● **What needs to be done**: Every record, down to the last line, must be given again exactly.

● **Supplied records**:
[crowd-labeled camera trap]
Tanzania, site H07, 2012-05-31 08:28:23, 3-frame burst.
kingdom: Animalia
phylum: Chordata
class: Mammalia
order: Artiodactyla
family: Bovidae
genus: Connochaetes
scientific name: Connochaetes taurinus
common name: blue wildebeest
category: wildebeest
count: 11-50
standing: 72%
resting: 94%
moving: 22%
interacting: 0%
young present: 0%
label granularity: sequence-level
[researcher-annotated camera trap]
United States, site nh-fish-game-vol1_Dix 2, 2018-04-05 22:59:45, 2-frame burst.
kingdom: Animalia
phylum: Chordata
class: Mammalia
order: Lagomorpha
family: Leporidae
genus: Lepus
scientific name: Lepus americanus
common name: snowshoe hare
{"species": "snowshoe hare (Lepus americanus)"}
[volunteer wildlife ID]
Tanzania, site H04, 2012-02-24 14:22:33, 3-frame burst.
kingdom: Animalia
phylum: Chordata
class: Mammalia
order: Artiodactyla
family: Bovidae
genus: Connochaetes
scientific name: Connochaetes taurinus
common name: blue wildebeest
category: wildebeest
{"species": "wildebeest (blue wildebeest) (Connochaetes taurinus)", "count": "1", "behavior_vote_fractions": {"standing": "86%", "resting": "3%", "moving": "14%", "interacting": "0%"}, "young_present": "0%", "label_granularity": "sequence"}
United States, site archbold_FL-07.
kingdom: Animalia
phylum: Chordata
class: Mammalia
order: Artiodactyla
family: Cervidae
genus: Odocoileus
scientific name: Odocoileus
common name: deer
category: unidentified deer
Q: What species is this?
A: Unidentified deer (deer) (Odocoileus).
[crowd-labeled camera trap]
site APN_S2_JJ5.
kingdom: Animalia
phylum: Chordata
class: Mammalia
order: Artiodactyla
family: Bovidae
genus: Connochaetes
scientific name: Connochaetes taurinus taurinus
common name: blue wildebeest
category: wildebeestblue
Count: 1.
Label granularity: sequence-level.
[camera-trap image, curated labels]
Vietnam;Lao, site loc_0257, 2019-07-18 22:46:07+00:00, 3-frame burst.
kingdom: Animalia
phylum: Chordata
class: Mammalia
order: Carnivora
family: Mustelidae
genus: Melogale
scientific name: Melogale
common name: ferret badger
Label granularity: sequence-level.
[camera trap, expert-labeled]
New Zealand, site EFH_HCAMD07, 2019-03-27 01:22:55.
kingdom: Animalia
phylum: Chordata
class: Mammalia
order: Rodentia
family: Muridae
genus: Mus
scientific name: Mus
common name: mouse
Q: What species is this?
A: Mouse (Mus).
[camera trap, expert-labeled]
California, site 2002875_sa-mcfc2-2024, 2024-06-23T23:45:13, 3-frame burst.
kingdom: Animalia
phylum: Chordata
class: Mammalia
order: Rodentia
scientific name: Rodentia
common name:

● **Solution for this problem**:
[crowd-labeled camera trap]
Tanzania, site H07, 2012-05-31 08:28:23, 3-frame burst.
kingdom: Animalia
phylum: Chordata
class: Mammalia
order: Artiodactyla
family: Bovidae
genus: Connochaetes
scientific name: Connochaetes taurinus
common name: blue wildebeest
category: wildebeest
count: 11-50
standing: 72%
resting: 94%
moving: 22%
interacting: 0%
young present: 0%
label granularity: sequence-level
[researcher-annotated camera trap]
United States, site nh-fish-game-vol1_Dix 2, 2018-04-05 22:59:45, 2-frame burst.
kingdom: Animalia
phylum: Chordata
class: Mammalia
order: Lagomorpha
family: Leporidae
genus: Lepus
scientific name: Lepus americanus
common name: snowshoe hare
{"species": "snowshoe hare (Lepus americanus)"}
[volunteer wildlife ID]
Tanzania, site H04, 2012-02-24 14:22:33, 3-frame burst.
kingdom: Animalia
phylum: Chordata
class: Mammalia
order: Artiodactyla
family: Bovidae
genus: Connochaetes
scientific name: Connochaetes taurinus
common name: blue wildebeest
category: wildebeest
{"species": "wildebeest (blue wildebeest) (Connochaetes taurinus)", "count": "1", "behavior_vote_fractions": {"standing": "86%", "resting": "3%", "moving": "14%", "interacting": "0%"}, "young_present": "0%", "label_granularity": "sequence"}
United States, site archbold_FL-07.
kingdom: Animalia
phylum: Chordata
class: Mammalia
order: Artiodactyla
family: Cervidae
genus: Odocoileus
scientific name: Odocoileus
common name: deer
category: unidentified deer
Q: What species is this?
A: Unidentified deer (deer) (Odocoileus).
[crowd-labeled camera trap]
site APN_S2_JJ5.
kingdom: Animalia
phylum: Chordata
class: Mammalia
order: Artiodactyla
family: Bovidae
genus: Connochaetes
scientific name: Connochaetes taurinus taurinus
common name: blue wildebeest
category: wildebeestblue
Count: 1.
Label granularity: sequence-level.
[camera-trap image, curated labels]
Vietnam;Lao, site loc_0257, 2019-07-18 22:46:07+00:00, 3-frame burst.
kingdom: Animalia
phylum: Chordata
class: Mammalia
order: Carnivora
family: Mustelidae
genus: Melogale
scientific name: Melogale
common name: ferret badger
Label granularity: sequence-level.
[camera trap, expert-labeled]
New Zealand, site EFH_HCAMD07, 2019-03-27 01:22:55.
kingdom: Animalia
phylum: Chordata
class: Mammalia
order: Rodentia
family: Muridae
genus: Mus
scientific name: Mus
common name: mouse
Q: What species is this?
A: Mouse (Mus).
[camera trap, expert-labeled]
California, site 2002875_sa-mcfc2-2024, 2024-06-23T23:45:13, 3-frame burst.
kingdom: Animalia
phylum: Chordata
class: Mammalia
order: Rodentia
scientific name: Rodentia
common name:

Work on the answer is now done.